14 June 2012
Yesterday, 13 June, 2012, the US Secretary of State – Hilary Clinton, welcomed more than 60 young African leaders to the ‘Innovation Summit and Mentoring Partnership’ in Washington.
The three-week long professional development program is sponsored by the U.S. Government in collaboration with the implementing partner – Meridian International Center.
Whilst it is far too often said that Africa is blessed with an abundance of natural resources, yet ravaged by poverty, the issue of poor quality leadership and bad governance are perhaps the most popular topics on the lips of Africans themselves today.
With a rapidly growing population of over one billion people, it is an irony that Africa should lack the human resource capacity needed to make better policy decisions and transform the natural resources it is blessed with, into creating prosperous and happy societies.
The ‘Innovation Summit and Mentoring Partnership with Young African Leaders Program’ is part of President Obama’s ‘Young African Leaders Initiative’.

* [RECORDS PROVIDED]
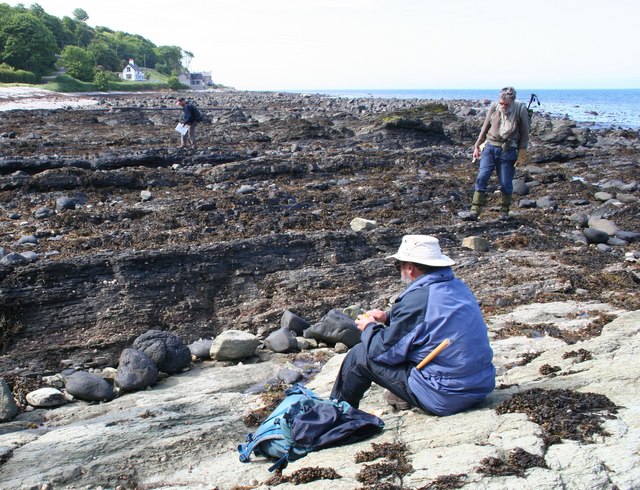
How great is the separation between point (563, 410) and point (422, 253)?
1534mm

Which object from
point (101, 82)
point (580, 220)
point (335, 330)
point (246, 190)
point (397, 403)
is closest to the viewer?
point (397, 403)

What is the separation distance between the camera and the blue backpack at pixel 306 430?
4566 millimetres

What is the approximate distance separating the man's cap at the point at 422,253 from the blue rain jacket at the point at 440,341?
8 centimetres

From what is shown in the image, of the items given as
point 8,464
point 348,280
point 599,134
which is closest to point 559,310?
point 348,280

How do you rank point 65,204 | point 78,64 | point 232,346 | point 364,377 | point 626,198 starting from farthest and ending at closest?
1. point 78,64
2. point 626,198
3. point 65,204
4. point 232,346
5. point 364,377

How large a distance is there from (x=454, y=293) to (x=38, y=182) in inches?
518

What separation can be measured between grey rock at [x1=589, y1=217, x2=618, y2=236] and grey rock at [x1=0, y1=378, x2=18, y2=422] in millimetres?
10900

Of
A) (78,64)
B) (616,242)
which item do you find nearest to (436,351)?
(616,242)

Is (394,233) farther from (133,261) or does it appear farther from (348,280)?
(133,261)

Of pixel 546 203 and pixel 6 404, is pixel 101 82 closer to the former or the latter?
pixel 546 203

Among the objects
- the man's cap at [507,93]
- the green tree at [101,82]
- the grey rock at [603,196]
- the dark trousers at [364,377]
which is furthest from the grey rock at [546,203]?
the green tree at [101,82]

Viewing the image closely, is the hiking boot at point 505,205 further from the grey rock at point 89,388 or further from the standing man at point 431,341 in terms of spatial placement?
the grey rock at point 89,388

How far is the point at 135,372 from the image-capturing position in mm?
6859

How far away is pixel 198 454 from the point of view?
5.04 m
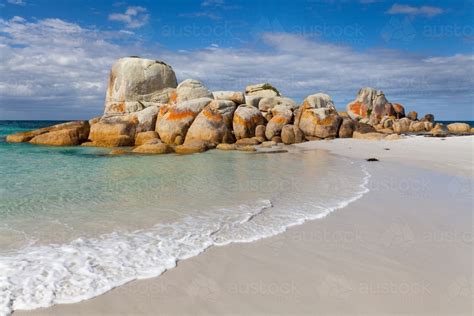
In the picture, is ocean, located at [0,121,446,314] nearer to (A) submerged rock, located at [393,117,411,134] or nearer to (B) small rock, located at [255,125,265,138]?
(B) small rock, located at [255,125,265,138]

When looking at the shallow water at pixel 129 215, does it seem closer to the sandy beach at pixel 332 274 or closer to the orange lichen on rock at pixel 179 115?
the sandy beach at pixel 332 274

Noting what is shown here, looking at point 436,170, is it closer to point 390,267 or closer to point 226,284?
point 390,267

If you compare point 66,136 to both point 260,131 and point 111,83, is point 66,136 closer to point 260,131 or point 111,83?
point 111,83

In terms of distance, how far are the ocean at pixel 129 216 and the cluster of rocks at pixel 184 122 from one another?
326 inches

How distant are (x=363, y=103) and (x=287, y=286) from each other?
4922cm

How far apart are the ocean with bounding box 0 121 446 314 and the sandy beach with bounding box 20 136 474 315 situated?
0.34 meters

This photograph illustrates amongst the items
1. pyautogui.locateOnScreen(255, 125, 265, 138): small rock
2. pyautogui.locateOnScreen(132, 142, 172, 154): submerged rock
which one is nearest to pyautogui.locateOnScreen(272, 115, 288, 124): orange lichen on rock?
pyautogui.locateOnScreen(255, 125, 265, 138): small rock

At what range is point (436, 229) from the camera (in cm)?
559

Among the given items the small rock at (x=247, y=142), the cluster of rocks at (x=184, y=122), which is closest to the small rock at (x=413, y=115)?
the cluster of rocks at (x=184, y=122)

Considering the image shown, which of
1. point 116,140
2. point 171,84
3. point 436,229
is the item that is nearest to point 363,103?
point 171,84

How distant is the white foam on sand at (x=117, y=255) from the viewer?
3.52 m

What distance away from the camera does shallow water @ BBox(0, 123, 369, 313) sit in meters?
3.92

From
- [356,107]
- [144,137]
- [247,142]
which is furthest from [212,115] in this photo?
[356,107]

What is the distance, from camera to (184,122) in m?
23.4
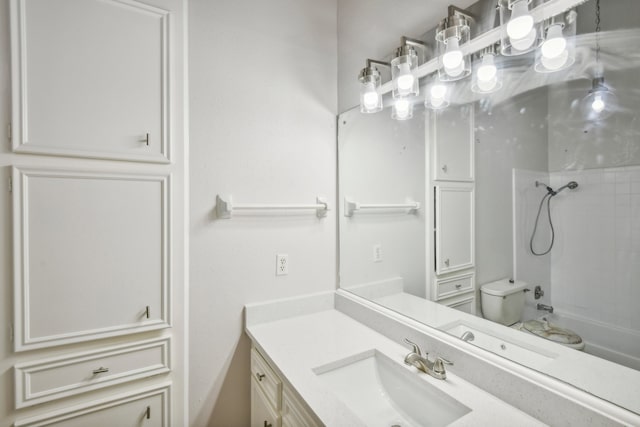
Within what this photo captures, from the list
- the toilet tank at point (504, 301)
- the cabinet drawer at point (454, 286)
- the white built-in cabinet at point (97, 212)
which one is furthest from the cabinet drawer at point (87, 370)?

* [PROBLEM SET]
**1)** Decide whether each statement agrees with the summit report, answering yes or no and quoting the words of the report that settle it: (a) The program runs for three weeks. (b) Meridian International Center is the program's sole sponsor. (c) More than 100 young African leaders were welcomed to the summit.
**2)** According to the summit report, which larger initiative includes the Young African Leaders Program?
The listing was taken from a different source than the summit report.

* [TASK-BY-TASK ANSWERS]
**1)**
(a) Yes: "The three-week long professional development program"
(b) No: "sponsored by the U.S. Government in collaboration with the implementing partner – Meridian International Center"
(c) No: "welcomed more than 60 young African leaders"

**2)** President Obama's 'Young African Leaders Initiative'.